Infinitefreefall - Beautiful People
/ Maxton Stenstrom needed to vent a little bit. I feel that. That’s what I’m here for, folks. Stand up, shake it off, pick up your synth modulator and whale away.
do you ever feel like connecting with people is way harder than it has any right to be? or maybe that the world is so rife with invisible barriers between everyone that, hell, maybe it’s even not worth attempting to reach out at all?
i’ve been struggling with this emotion for some time now. i think a bit of it stems from the fact that i’ve always felt a little like an outsider. i’ve spent most of my life thus far cycling between various interests, friend groups, homes, identities, and the cloud hanging over me asks “how can you expect to get close to others if you don’t even know who you really are?”
i grew up in charleston, south carolina and moved to los angeles last year after falling in love with many of their music scenes. when i moved here, i was able to start seeing tons of my favorite acts perform, not only at standard venues but at after hours shows. these shows would often take the form of the elusive warehouse party, which are exactly what you think they are: everyone is doing drugs, everyone looks incredible, red bull and vodkas are $10, the crowd is made up of one-half die-hard music fans and one-half people trying to forget what day of the week it is. it’s simultaneously superficial and spiritual.
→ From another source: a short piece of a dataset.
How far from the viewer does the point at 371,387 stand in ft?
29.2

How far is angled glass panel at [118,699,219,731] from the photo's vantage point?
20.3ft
these first parties i went to were where i became hyper-aware of these invisible barriers. at these parties, i’d watch swaths of people with money, people with prestige, people with style, people who are connected, people with more friends than you, people who fit in better than you, people you think you’d like section off into their own equally impenetrable cliques; each dividing attribute adds yet another barrier to the space between myself and the silence. i saw them and wanted to feel like i belonged to something as much as they all seemed to; i thought about how wonderful it would be to fit in here. and then i looked at myself and wondered how much i’d have to change the person i am now in order to do so.
and these emotions became the impetus for this song. i’ll never underestimate the ability of art to turn even your most deeply hidden insecurities into a something of harmonic mantra for yourself… i think putting these emotions on full display helps me better deal with them. after all, therapy’s expensive.
p.s.: this is one of the most wonderful, personal, and honest blogs i’ve come across in a long while. thanks for what you do. it’s incredibly inspiring.